**Reading text:**
------------------------
More than eight decades after it was installed, a memorial to the three 19th-century sibling novelists in London’s Westminster Abbey was amended Thursday to restore the diaereses – the two dots over the e in their surname.

The dots — which indicate that the name is pronounced “brontay” rather than “bront” — were omitted when the stone tablet commemorating Charlotte, Emily and Anne was erected in the abbey’s Poets’ Corner in October 1939, just after the outbreak of World War II.

They were restored after Brontë historian Sharon Wright, editor of the Brontë Society Gazette, raised the issue with Dean of Westminster David Hoyle. The abbey asked its stonemason to tap in the dots and its conservator to paint them.

“There’s no paper record for anyone complaining about this or mentioning this, so I just wanted to put it right, really,” Wright said. “These three Yorkshire women deserve their place here, but they also deserve to have their name spelled correctly.”

It’s believed the writers’ Irish father Patrick changed the spelling of his surname from Brunty or Prunty when he went to university in England.

Raised on the wild Yorkshire moors, all three sisters died before they were 40, leaving enduring novels including Charlotte’s “Jane Eyre,” Emily’s “Wuthering Heights” and Anne’s “The Tenant of Wildfell Hall.”

Rebecca Yorke, director of the Brontë Society, welcomed the restoration.

“As the Brontës and their work are loved and respected all over the world, it’s entirely appropriate that their name is spelled correctly on their memorial,” she said.
------------------------
**Data rows:**
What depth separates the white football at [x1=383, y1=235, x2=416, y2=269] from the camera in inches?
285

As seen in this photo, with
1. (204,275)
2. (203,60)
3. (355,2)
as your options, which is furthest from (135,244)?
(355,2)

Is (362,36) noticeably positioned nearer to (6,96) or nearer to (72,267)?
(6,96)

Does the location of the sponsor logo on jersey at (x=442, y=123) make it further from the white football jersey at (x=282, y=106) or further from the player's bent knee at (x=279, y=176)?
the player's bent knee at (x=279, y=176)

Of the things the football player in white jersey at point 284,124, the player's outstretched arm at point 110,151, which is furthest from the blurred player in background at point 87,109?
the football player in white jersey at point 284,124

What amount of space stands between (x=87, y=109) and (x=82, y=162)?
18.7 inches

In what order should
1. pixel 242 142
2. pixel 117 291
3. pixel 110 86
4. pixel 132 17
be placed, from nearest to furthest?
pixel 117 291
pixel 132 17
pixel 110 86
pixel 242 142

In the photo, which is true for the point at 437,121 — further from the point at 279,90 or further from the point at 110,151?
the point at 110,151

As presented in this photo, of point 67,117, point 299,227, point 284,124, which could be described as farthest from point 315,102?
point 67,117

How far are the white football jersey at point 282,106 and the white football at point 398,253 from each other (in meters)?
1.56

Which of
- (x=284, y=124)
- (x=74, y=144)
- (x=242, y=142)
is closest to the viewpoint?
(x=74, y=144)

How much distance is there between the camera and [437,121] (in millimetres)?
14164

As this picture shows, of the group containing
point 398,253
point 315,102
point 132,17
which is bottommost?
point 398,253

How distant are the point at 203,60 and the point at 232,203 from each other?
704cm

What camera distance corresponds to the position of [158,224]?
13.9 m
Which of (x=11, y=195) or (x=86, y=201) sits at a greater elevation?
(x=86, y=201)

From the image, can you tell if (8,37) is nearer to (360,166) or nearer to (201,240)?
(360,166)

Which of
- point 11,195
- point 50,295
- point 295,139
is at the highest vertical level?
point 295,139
------------------------
**Things to do:**
A: According to the article on the Brontë memorial, when was the stone tablet honoring the sisters erected in Poets' Corner?
B: List every novel named in the article on the Brontë memorial.
C: Reproduce the article on the Brontë memorial from "It’s believed the" to "welcomed the restoration.".

**The responses:**
A: October 1939

B: "Jane Eyre," "Wuthering Heights," "The Tenant of Wildfell Hall"

C:
It’s believed the writers’ Irish father Patrick changed the spelling of his surname from Brunty or Prunty when he went to university in England.

Raised on the wild Yorkshire moors, all three sisters died before they were 40, leaving enduring novels including Charlotte’s “Jane Eyre,” Emily’s “Wuthering Heights” and Anne’s “The Tenant of Wildfell Hall.”

Rebecca Yorke, director of the Brontë Society, welcomed the restoration.